背中は自分の目で直接見ることができない。
それだけに、「気をつけること」の難しい場所だ。
吉川英治に「背中哲学」という随筆がある。
「どんなに豪快に笑い、磊落(らいらく)を装っていても、その背中を見ると、安心があるかないかがわかる気がする」という。
郷ひろみさんは、1955年生まれだからもう還暦も近いのに、年齢を感じさせない身体を維持している。
彼はこんなことを言っている。
「運動では腹筋よりも背筋を鍛えることが大事なんです。
みんな見た目で腹筋をやりたがるけど、背筋がないと背中が丸まる。
正面からは見えない背中が、人間を支える一番大事な部分です。
人間も外から見えない内面が大事。
それを僕は運動から教わったんです」
腰痛で苦しんでいる人は、腹筋と同じように背筋を鍛えると痛みが軽減する。
筋肉の力で、間接への圧迫を和らげるのである。
能の大成者・世阿弥はその奥義書「花鏡」に「目前心後」という言葉を載せている。
彼が考えた舞の奥義の一つである。
まず、自分の目で前を見る。
次ぎに、自分の心を背中の後に置いてみる。
その心が見て「美しい」と思う背中を作ってみる。
人に見られていい「背中」ができる。
私の子どもの頃は「姿勢をよくしなさい」と、しょっちゅう大人が怒っていた。
学校でも家庭でもそうだった。
昔と比べると、子供に「姿勢をよくしなさい」と言わなくなったように思える。
『やっぱり見た目が9割』新潮新書
背が低くても、背筋が伸びてサッサとリズムよく歩く人は、実際より大きく見え、自信がありそうに見える。

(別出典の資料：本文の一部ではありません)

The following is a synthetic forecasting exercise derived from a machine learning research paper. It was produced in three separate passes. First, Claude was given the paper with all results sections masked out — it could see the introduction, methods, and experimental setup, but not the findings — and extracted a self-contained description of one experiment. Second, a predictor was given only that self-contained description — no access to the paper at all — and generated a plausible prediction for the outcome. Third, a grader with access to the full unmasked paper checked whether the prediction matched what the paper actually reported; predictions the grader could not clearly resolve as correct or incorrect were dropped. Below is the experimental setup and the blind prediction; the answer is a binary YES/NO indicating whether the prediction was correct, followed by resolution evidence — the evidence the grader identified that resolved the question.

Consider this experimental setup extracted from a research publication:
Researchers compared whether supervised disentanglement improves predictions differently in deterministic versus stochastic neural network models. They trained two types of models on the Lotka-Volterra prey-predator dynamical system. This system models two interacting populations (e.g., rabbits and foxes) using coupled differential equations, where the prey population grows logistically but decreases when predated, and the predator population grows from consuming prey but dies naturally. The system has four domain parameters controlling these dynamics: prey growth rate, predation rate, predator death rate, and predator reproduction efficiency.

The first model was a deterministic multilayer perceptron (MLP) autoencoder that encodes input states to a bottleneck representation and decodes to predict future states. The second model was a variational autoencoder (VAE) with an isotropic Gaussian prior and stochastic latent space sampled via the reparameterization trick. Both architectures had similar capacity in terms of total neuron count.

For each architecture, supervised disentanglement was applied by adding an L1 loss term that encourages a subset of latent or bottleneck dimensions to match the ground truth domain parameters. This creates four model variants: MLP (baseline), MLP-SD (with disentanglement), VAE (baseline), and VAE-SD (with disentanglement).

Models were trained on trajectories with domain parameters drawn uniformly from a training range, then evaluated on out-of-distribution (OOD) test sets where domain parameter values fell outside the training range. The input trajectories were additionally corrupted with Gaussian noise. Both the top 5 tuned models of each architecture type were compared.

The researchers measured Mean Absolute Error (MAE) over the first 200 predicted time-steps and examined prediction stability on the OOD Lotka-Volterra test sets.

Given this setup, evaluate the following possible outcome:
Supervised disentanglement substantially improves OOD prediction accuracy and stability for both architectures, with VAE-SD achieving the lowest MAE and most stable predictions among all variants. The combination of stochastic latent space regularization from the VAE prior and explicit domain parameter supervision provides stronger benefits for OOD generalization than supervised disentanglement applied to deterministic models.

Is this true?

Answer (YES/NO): NO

反対に、背が高くても、猫背でトボトボと歩く人は、実際より小さく見え、自信なさげに見える。
哲学者の森信三先生は、「立腰(りつよう)」《腰骨(こしぼね)を立てる》、ということを提唱されていた。
腰骨を立てると、主体性が確立し、やる気や集中力が増し、持続力がつくという。
立腰は、日本では昔から、武道や禅などでもずっと言われてきたこと。
立ち居振る舞いの美しさも、立腰が基本。
美しい「背中」ができている人は、立腰ができている人。